Rewrite every one of the records with "point" in place of "item" and nothing else altered. Omit the pictures.

Image and question records:
>> start
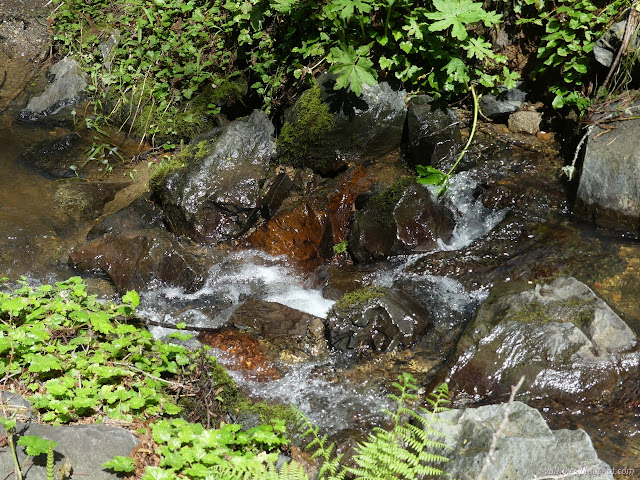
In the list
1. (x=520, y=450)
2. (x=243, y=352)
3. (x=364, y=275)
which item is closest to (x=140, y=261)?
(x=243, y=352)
>> end
_Result for this task:_
In the list
1. (x=520, y=450)
2. (x=243, y=352)
3. (x=364, y=275)
which point is closest to (x=140, y=261)?
(x=243, y=352)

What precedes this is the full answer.